Can storm use the same solution?

Short answer, no. As the current implementation of storm, the storm server code and user's topology code runs on the same thread, there is no server thread, no user thread, server code and user code runs on the same thread, so it looks like this:

storm-server-code
...
user-topology-code
...
storm-server-code
...
user-topology-code

So we cann't simply set the ContextClassLoader to ServerClassLoader or UserClassLoader.

Possible Solution I

One possible solution is separate the storm server code and user topology code into different threads. It seems not doable to storm, because if we split them into two threads, there will be one server thread for one user thread, then there will be two times of threads, which is too much overhead. Or we might be able do some kind of optimization to reduce the number of server threads, but it seems too big change to the current implementation.

Possible Solution II

Can we keep the storm server code and user topology code run on the same thread, but let them use different classloaders? The answer is yes, and the implementation will not be very ugly.

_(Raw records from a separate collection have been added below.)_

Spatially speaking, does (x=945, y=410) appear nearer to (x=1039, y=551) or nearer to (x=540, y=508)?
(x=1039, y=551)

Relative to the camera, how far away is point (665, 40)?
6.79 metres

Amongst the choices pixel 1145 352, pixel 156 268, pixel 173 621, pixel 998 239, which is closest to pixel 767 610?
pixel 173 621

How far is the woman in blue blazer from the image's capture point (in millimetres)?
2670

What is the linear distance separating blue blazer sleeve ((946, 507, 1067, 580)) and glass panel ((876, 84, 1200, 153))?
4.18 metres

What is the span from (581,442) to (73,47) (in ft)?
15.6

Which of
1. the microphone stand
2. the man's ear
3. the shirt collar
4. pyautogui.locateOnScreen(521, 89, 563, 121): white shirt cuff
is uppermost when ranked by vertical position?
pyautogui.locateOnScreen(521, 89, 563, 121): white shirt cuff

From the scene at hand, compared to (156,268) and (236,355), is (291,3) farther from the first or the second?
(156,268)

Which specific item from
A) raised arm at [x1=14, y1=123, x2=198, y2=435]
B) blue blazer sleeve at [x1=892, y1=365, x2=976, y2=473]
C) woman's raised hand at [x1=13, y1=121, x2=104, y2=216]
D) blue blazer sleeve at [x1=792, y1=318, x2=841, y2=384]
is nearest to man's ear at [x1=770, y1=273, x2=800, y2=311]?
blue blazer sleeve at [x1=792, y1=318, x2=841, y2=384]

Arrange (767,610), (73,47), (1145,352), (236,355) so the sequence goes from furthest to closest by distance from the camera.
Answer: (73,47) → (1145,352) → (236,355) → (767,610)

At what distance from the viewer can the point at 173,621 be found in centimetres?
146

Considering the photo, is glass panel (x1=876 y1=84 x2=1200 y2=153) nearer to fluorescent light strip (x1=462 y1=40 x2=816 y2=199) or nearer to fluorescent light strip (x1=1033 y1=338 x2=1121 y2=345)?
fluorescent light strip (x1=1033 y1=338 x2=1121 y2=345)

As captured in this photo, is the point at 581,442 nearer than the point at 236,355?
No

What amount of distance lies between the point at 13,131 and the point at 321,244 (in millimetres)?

In order to use different classloaders for storm server code and user topology code on one thread, we need to be able to clearly identify which lines of code is storm server code, which lines of code is user topology code. It is not hard because user topology code has boundary: which is defined by:

So one can implement a SpoutWrapper and a BoltWrapper to wrap user's spout and bolt, the wrapper's responsibility is to set the ContextClassLoader to UserClassLoader before executing user's spout/bolt code, and set the ContextClassLoader back to ServerClassLoader before it returns, so the pseudo code of the BoltWrapper will be:

public class BoltWrapper implements IBolt {
    public BoltWrapper(IBolt realBolt, ClassLoader serverClassLoader, ClassLoader userClassLoader) {
         // TODO set the fields
    }

    public void execute(Tuple tuple) {
        Thread.currentThread().setContextClassLoader(this.userClassLoader);
        this.realBolt.execute(tuple);
        Thread.currentThread().setContextClassLoader(this.serverClassLoader);
    }
}

this way we can use ServerClassLoader to load storm's dependency, and use UserClassLoader to load user topology's dependency. How do you think?